§ Direction:
Beginning with the line that contains "Which item, taken from", extract each line through the end of the listing below, with no additions or omissions.

§ Record extracts:
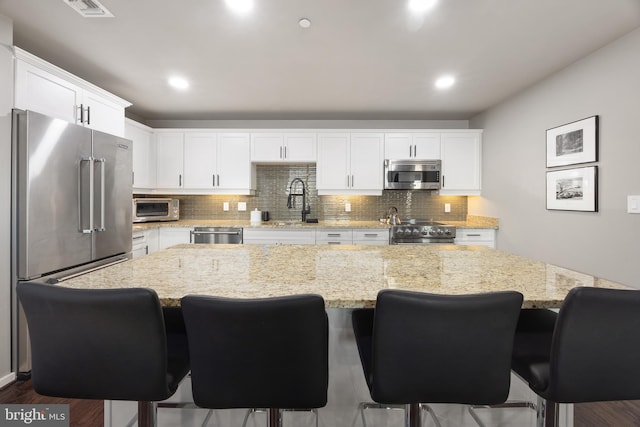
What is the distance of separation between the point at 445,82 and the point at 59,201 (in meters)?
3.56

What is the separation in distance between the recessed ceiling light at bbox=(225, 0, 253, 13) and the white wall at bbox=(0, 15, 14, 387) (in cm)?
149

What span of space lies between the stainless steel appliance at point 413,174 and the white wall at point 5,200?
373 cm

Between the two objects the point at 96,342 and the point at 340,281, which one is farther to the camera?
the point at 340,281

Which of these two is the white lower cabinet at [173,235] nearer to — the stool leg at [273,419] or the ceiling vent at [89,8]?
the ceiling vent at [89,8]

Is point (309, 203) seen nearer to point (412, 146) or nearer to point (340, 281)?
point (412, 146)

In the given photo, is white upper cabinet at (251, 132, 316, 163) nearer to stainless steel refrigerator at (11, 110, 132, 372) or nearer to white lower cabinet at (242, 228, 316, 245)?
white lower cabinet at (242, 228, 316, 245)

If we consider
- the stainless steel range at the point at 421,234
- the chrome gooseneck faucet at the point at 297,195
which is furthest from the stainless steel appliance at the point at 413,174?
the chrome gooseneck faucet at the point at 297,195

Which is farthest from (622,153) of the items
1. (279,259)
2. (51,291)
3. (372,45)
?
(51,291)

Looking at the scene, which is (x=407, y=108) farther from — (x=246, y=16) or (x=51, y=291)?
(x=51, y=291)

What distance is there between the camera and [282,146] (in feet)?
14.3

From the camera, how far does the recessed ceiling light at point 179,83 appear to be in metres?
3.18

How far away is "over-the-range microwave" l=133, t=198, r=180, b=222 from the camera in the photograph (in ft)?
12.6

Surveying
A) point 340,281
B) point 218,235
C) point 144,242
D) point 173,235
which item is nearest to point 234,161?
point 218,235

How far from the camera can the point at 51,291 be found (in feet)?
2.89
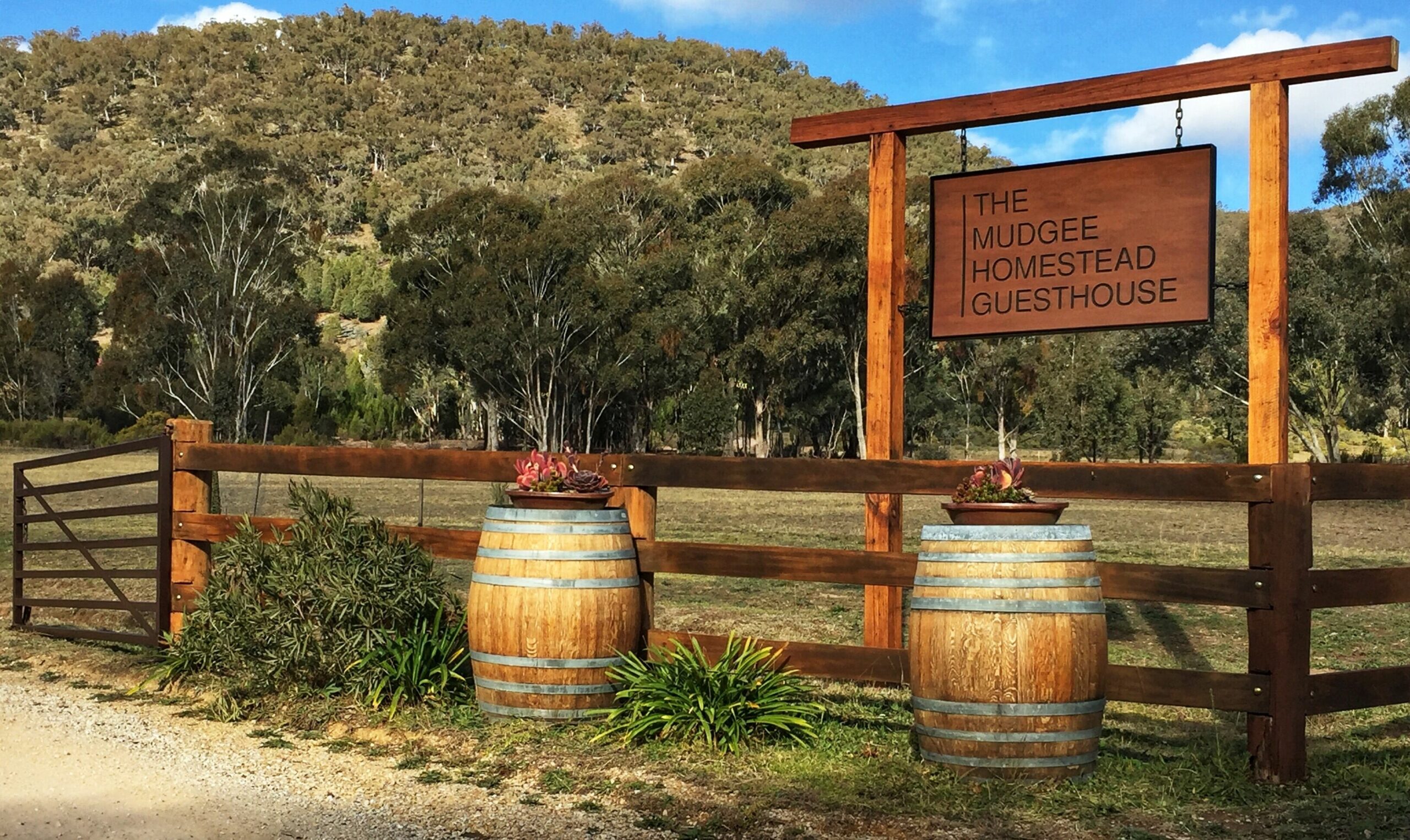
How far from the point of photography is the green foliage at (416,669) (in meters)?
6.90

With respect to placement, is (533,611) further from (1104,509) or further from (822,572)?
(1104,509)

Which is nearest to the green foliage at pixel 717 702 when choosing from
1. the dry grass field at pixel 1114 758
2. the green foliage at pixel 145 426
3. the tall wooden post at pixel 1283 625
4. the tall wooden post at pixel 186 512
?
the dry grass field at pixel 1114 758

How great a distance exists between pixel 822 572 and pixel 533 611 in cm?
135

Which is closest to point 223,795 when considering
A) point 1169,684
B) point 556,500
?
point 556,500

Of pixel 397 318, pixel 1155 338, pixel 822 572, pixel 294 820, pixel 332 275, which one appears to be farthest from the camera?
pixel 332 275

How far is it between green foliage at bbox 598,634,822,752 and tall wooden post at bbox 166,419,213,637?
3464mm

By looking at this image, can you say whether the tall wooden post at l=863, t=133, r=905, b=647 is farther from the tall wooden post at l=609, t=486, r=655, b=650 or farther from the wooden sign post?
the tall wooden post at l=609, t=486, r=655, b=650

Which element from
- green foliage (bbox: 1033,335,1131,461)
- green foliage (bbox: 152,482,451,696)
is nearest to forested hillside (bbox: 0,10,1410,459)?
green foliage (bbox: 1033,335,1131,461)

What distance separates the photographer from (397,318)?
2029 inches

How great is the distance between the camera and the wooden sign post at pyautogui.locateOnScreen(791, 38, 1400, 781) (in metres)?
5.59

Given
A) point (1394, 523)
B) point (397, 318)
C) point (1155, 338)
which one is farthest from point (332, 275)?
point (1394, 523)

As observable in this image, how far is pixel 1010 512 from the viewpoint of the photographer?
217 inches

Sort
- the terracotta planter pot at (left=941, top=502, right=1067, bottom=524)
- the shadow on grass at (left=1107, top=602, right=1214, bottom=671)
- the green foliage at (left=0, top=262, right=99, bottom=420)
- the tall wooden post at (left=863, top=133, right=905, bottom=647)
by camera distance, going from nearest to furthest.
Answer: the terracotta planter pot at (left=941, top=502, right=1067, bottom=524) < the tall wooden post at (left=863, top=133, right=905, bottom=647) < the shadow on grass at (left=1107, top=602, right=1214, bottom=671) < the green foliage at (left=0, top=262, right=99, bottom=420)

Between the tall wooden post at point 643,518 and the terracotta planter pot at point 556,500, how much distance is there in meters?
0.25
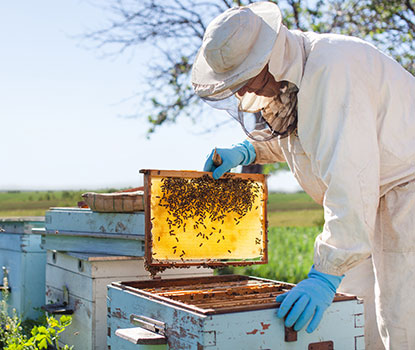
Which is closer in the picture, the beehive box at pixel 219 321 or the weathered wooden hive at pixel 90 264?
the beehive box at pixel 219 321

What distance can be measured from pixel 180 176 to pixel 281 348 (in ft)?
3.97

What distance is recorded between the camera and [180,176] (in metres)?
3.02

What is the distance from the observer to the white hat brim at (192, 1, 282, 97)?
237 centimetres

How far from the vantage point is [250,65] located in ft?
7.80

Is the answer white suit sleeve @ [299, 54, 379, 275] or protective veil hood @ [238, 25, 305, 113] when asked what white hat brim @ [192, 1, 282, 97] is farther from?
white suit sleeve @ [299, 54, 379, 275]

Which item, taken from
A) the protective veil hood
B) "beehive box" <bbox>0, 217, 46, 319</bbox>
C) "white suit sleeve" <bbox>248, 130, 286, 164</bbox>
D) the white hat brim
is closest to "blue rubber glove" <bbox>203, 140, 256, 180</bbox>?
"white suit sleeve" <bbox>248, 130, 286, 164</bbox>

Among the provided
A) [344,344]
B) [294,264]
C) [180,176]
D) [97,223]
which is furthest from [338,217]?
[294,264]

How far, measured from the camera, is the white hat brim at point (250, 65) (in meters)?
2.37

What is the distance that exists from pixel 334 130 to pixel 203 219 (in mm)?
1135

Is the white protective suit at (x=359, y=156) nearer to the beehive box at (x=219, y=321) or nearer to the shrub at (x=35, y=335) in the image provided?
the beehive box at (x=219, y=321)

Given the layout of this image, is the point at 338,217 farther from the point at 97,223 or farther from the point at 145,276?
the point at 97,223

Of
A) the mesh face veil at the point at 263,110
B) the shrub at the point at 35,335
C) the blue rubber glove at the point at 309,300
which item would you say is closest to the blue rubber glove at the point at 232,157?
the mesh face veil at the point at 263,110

§ Output of the task:
Which item, taken from
A) the protective veil hood
B) "beehive box" <bbox>0, 217, 46, 319</bbox>
C) "white suit sleeve" <bbox>248, 130, 286, 164</bbox>
D) the white hat brim
is closest to "blue rubber glove" <bbox>203, 140, 256, 180</bbox>?
"white suit sleeve" <bbox>248, 130, 286, 164</bbox>

Among the provided
A) [344,344]
B) [294,264]
C) [180,176]
D) [97,223]
which is furthest from [338,217]?
[294,264]

How far, measured from the camera, is the white hat brim at point (250, 65) (in meters)?
2.37

What is the distance that exists from pixel 334 130 to pixel 203 219 (in mm)?
1135

Is the white protective suit at (x=359, y=156) nearer to the beehive box at (x=219, y=321) or nearer to the shrub at (x=35, y=335) in the image provided?
the beehive box at (x=219, y=321)

Given the layout of this image, is the point at 338,217 farther from the point at 97,223 or farther from the point at 145,276?
the point at 97,223

Of
A) the mesh face veil at the point at 263,110
B) the shrub at the point at 35,335
C) the blue rubber glove at the point at 309,300
which item would you say is closest to the blue rubber glove at the point at 232,157?
the mesh face veil at the point at 263,110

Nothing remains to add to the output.